#### PASSAGE SHOWN:
########

Last verified on Wednesday 15th July 2020

Private Litigation: Romania

Paul George Buta, Manuela Lupeanu and Diana Gruiescu

Musat & Asociatii

Effect of public proceedings

1. What is your country’s primary competition authority?

Romania

The Competition Council is the autonomous administrative authority primarily responsible for the enforcement of national and European competition law in Romania. In a limited number of cases, sector regulators may have certain competition-related prerogatives.

Answer contributed by Paul George Buta, Manuela Lupeanu and Diana Gruiescu

2. Does your competition authority have investigatory power? Can it bring criminal proceedings based on competition violations?

Romania

The Competition Council has wide investigatory powers in identifying and analysing anticompetitive practices, including:

  • requesting information and documents from undertakings, associations of undertakings and public authorities (under penalty of fines for non-compliance);
  • carrying out on-the-spot inspections; and
  • unannounced inspections (dawn raids), based on the order of the president of the Competition Council and the Bucharest Court of Appeals’ authorisation, searching any private residence or business premises and seizing any documents, on whatever media format, falling within the scope of the court authorisation.

The proceedings that the Competition Council can bring are of an administrative nature. However, based on a previous form of the Competition Law No. 21/1996, the Competition Council had the power to notify the relevant criminal law investigation bodies in connection with the intentional commission of a criminal offence. The respective criminal offence consists in intentionally devising or organising an anticompetitive practice prohibited by Article 5(1) of the Competition Law No. 21/1996 (explicit or tacit agreements between undertakings, decisions by associations of undertakings or concerted practices) by a manager, legal representative or a person exercising in any other form a management position. This criminal offence is also regulated by the current version of the law, but the Competition Council’s procedural role seems to be diminished. However, de facto, the competition authority can still notify the criminal prosecutors of such an infringement of the competition law.

########

#### RECORD LIST:
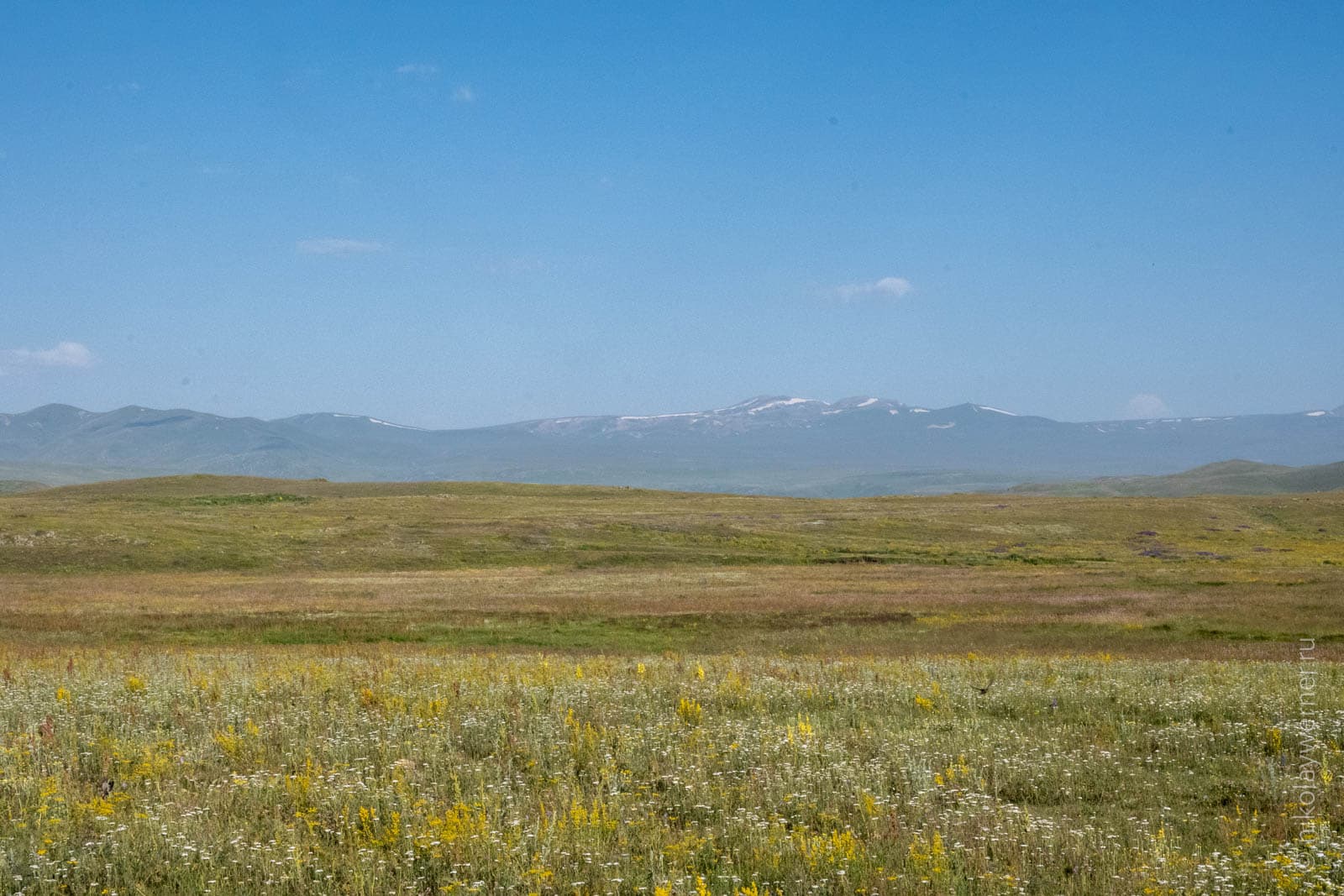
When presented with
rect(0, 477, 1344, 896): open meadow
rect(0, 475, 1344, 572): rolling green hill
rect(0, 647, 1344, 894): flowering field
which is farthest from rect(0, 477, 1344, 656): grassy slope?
rect(0, 647, 1344, 894): flowering field

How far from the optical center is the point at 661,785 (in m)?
10.8

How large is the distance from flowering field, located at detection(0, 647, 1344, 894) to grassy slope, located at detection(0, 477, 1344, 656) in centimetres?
1531

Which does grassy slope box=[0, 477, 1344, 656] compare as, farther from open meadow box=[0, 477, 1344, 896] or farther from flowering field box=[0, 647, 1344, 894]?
flowering field box=[0, 647, 1344, 894]

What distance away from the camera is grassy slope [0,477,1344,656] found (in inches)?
1358

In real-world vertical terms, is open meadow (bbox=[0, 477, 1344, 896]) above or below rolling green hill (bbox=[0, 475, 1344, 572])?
above

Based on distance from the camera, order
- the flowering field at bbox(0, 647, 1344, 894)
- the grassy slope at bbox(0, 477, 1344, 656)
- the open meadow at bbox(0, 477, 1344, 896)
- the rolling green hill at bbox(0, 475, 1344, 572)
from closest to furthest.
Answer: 1. the flowering field at bbox(0, 647, 1344, 894)
2. the open meadow at bbox(0, 477, 1344, 896)
3. the grassy slope at bbox(0, 477, 1344, 656)
4. the rolling green hill at bbox(0, 475, 1344, 572)

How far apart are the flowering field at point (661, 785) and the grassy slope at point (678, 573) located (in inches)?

########

#### WHAT YOU WILL DO:
(a) In the passage on Romania's competition authority, shorten the paragraph that begins "The proceedings that the Competition Council can bring" into a brief bulleted list that keeps its main facts.
(b) Return the section of the passage on Romania's competition authority from "Private Litigation: Romania" to "primary competition authority?", copied word for word.

#### IN RESPONSE:
(a)
- The Competition Council can bring only administrative proceedings.
- Under an earlier form of Competition Law No. 21/1996, it could notify criminal investigation bodies of an intentionally committed criminal offense.
- That offense is a manager, legal representative or other person in a management position intentionally devising or organizing an anticompetitive practice banned by Article 5(1). Such practices include explicit or tacit agreements between undertakings, decisions by associations of undertakings and concerted practices.
- The current law still regulates this offense, but the Council's procedural role seems diminished.
- In practice, the Council can still notify criminal prosecutors of such an infringement.

(b)
Private Litigation: Romania

Paul George Buta, Manuela Lupeanu and Diana Gruiescu

Musat & Asociatii

Effect of public proceedings

1. What is your country’s primary competition authority?